## TASK STATEMENT
Search the records for the word "Zealand" and copy each line in which it appears.

## DATA
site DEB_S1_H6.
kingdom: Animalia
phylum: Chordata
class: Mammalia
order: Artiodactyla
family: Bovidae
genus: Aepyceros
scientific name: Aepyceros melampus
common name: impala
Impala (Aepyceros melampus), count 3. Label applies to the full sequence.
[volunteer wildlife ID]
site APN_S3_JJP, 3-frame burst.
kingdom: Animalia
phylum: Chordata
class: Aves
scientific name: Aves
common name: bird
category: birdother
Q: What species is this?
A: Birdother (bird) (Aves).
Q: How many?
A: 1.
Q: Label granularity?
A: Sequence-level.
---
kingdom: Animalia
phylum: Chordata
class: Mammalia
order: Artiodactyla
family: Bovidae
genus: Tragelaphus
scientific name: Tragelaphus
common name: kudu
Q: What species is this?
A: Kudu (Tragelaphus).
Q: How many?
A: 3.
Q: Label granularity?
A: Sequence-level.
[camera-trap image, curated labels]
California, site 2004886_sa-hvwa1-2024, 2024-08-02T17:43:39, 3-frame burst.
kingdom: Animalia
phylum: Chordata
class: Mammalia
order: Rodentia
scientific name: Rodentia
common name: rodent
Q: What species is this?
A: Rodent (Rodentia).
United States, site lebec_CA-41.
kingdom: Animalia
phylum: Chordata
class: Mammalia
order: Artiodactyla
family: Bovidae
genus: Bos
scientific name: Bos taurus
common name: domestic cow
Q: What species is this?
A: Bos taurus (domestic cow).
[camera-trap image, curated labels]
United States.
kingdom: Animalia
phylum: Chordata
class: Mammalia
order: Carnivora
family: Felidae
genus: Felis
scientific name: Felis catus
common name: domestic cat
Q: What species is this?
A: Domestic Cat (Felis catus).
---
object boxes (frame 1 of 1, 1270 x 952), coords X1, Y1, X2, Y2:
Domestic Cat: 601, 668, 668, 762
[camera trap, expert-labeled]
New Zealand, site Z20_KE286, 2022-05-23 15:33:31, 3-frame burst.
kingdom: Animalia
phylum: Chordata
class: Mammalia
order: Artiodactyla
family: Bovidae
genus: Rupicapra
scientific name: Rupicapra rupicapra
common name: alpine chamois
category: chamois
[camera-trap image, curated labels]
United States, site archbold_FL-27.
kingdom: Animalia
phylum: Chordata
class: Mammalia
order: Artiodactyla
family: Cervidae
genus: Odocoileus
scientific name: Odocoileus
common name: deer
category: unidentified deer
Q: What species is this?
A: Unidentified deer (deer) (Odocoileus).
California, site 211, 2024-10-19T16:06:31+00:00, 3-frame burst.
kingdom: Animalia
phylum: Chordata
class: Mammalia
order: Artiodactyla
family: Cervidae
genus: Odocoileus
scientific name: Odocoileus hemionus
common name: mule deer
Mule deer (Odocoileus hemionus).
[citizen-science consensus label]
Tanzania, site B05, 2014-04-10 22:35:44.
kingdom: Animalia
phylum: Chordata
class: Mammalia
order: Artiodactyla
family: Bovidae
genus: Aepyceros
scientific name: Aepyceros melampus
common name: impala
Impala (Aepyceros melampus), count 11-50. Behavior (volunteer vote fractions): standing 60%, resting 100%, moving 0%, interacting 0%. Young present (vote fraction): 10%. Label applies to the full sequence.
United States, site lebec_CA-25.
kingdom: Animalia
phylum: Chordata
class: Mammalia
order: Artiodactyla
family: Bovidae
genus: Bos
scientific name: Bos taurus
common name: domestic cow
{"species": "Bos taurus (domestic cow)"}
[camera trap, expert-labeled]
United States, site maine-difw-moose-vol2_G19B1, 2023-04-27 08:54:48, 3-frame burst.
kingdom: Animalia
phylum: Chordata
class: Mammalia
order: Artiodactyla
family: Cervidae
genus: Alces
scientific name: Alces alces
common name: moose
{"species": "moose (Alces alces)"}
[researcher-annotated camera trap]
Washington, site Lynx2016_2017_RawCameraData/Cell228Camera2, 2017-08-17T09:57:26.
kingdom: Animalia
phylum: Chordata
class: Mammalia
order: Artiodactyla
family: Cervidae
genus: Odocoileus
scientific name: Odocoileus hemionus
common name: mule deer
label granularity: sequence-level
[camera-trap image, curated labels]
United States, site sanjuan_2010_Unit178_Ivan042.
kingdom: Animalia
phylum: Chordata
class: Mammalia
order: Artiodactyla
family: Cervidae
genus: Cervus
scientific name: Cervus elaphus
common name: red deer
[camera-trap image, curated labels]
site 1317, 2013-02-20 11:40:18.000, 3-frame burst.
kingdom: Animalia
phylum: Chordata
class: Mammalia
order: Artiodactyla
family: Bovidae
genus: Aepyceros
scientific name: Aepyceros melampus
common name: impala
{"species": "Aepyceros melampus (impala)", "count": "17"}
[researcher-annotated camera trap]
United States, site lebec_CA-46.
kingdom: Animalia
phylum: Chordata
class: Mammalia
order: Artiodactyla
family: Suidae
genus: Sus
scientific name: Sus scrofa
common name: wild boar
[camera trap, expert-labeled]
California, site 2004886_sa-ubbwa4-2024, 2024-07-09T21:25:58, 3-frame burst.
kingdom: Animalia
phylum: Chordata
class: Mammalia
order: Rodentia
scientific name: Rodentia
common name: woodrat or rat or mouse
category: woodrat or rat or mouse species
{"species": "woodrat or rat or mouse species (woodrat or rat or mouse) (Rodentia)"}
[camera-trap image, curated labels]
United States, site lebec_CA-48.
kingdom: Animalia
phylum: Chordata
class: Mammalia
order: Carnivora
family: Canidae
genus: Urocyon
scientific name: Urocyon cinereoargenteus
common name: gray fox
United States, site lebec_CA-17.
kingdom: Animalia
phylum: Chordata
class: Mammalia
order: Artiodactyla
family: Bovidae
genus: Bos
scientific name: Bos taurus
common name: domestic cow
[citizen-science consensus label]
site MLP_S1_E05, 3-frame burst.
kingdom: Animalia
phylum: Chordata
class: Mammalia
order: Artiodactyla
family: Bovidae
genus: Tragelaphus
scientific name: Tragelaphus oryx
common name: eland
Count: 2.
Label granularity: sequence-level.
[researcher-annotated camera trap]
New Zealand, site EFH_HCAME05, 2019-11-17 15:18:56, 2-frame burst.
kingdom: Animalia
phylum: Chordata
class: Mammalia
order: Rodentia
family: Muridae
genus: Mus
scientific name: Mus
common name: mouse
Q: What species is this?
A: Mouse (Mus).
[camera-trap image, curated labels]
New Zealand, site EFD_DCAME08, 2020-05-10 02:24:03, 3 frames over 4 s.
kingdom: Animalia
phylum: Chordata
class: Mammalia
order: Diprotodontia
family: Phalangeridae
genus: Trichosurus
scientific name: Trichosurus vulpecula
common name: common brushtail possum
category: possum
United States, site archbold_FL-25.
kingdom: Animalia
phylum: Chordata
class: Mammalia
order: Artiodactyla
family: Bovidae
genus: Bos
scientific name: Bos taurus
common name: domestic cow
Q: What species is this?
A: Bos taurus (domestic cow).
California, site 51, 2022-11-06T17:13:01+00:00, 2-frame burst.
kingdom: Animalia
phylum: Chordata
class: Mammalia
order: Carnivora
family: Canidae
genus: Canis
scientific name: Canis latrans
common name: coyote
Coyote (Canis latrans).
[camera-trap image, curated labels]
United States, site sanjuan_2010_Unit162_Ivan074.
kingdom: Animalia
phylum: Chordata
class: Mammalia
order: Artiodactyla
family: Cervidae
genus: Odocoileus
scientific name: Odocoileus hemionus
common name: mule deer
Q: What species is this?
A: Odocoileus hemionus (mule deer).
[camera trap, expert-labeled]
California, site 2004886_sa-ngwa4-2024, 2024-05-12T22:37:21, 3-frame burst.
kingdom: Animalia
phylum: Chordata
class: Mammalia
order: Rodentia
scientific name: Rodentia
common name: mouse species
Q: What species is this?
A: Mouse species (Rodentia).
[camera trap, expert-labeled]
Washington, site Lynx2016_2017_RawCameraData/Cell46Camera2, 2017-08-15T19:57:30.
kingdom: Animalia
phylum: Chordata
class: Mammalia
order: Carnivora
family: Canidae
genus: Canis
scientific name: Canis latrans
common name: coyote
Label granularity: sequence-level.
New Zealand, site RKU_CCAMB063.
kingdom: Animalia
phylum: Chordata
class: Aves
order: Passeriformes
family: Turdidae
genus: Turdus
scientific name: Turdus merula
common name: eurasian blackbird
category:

## RESULT FOR THIS EXERCISE
New Zealand, site Z20_KE286, 2022-05-23 15:33:31, 3-frame burst.
New Zealand, site EFH_HCAME05, 2019-11-17 15:18:56, 2-frame burst.
New Zealand, site EFD_DCAME08, 2020-05-10 02:24:03, 3 frames over 4 s.
New Zealand, site RKU_CCAMB063.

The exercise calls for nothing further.